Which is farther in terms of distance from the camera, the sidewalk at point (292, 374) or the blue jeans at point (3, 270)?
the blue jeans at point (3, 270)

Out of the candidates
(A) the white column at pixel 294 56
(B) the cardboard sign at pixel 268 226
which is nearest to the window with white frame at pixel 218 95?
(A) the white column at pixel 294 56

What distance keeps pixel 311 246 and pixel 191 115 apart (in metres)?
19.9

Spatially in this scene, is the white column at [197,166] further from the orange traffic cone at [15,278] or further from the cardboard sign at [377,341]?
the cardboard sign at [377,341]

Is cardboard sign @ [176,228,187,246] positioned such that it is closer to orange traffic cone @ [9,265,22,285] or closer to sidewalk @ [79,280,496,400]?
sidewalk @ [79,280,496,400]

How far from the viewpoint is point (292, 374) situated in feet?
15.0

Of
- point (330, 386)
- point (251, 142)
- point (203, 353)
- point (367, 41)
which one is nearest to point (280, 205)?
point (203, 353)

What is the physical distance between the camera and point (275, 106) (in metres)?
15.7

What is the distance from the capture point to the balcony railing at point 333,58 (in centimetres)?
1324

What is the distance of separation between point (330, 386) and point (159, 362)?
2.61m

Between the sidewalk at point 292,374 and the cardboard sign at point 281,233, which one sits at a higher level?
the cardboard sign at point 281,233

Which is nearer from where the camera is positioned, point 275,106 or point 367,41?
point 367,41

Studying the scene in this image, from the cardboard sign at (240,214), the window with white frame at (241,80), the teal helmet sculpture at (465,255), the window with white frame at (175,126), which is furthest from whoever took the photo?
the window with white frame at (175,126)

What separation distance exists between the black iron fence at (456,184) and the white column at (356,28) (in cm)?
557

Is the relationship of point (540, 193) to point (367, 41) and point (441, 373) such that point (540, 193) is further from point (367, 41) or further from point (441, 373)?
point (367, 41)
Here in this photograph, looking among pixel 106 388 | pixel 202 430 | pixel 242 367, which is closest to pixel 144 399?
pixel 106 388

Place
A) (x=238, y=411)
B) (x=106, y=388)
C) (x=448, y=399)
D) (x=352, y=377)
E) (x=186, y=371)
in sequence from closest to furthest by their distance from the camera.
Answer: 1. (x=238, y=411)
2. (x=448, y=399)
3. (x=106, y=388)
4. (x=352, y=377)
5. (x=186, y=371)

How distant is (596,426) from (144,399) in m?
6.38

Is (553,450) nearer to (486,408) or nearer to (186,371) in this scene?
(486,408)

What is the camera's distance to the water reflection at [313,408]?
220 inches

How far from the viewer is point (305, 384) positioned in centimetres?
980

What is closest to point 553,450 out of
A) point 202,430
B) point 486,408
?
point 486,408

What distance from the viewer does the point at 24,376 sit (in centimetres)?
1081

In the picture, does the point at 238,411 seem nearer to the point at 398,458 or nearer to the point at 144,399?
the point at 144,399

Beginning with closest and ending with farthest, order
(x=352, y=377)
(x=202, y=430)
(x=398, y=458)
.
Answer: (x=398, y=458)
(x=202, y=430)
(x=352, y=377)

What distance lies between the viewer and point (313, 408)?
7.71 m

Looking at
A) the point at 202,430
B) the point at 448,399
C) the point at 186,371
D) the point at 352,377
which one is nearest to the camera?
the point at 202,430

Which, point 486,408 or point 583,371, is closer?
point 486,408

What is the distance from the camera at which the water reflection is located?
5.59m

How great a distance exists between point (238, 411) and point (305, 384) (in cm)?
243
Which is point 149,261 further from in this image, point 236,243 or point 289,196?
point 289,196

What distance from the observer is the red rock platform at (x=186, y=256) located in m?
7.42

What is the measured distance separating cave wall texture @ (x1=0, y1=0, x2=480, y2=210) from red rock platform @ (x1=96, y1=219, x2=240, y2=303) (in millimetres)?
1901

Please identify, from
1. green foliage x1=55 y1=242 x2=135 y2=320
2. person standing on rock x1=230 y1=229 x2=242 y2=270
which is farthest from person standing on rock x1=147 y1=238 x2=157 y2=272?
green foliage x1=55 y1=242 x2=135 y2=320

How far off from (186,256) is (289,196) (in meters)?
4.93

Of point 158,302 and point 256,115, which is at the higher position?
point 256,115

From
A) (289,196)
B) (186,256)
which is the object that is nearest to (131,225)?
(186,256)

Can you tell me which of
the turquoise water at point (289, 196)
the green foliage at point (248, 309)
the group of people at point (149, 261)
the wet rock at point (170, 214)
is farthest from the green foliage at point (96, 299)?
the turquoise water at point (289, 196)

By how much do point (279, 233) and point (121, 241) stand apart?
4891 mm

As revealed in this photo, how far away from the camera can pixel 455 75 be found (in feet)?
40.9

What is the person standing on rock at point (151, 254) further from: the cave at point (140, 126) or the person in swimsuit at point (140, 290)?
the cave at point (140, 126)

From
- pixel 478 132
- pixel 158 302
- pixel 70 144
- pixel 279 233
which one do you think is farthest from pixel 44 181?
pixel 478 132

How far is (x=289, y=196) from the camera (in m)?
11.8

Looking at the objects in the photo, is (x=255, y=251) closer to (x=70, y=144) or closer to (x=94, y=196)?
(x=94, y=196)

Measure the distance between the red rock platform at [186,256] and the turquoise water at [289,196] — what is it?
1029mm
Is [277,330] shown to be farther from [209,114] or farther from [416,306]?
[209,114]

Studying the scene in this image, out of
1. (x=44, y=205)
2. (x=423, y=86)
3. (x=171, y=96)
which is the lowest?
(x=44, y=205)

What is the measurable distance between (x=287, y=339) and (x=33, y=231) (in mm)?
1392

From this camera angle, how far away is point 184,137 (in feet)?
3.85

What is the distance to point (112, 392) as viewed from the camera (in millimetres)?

========

Instructions to follow
In the listing above, find the line containing "What distance from the observer", then reproduce it and each line after it through the end, exactly and with nothing added.

Exercise solution
What distance from the observer is the red rock platform at (x=186, y=256) located in m?
7.42

What is the measured distance separating cave wall texture @ (x1=0, y1=0, x2=480, y2=210) from red rock platform @ (x1=96, y1=219, x2=240, y2=303) (in millimetres)?
1901

Please identify, from
1. green foliage x1=55 y1=242 x2=135 y2=320
2. person standing on rock x1=230 y1=229 x2=242 y2=270
which is farthest from person standing on rock x1=147 y1=238 x2=157 y2=272?
green foliage x1=55 y1=242 x2=135 y2=320

How far off from (186,256) is (289,196) (in meters)?
4.93

Of point 158,302 and point 256,115, which is at the higher position?
point 256,115

From
A) (289,196)
B) (186,256)
which is the object that is nearest to (131,225)?
(186,256)

Can you tell me which of
the turquoise water at point (289, 196)
the green foliage at point (248, 309)
the group of people at point (149, 261)
the wet rock at point (170, 214)
is farthest from the green foliage at point (96, 299)?
the turquoise water at point (289, 196)

By how much do point (279, 233) and point (121, 241) stand apart?
4891 mm

As revealed in this photo, how far away from the camera can pixel 455 75 be found (in feet)?
40.9

What is the person standing on rock at point (151, 254) further from: the cave at point (140, 126) or the person in swimsuit at point (140, 290)?
the cave at point (140, 126)

From
- pixel 478 132
- pixel 158 302
- pixel 70 144
- pixel 279 233
which one do you think is farthest from pixel 44 181?
pixel 478 132

How far is (x=289, y=196) from the camera (in m)?
11.8

Looking at the objects in the photo, is (x=255, y=251) closer to (x=70, y=144) or closer to (x=94, y=196)?
(x=94, y=196)

Measure the distance between the red rock platform at [186,256] and the turquoise water at [289,196] — what is it?
1029mm
Is [277,330] shown to be farther from [209,114] or farther from [416,306]?
[209,114]

Studying the scene in this image, out of
1. (x=44, y=205)
2. (x=423, y=86)
3. (x=171, y=96)
which is the lowest?
(x=44, y=205)

What is the measurable distance between (x=287, y=339) and (x=33, y=231) (in mm)?
1392

From this camera angle, how far away is point 184,137 (in feet)?
3.85

What is the distance to point (112, 392) as viewed from the camera (in millimetres)?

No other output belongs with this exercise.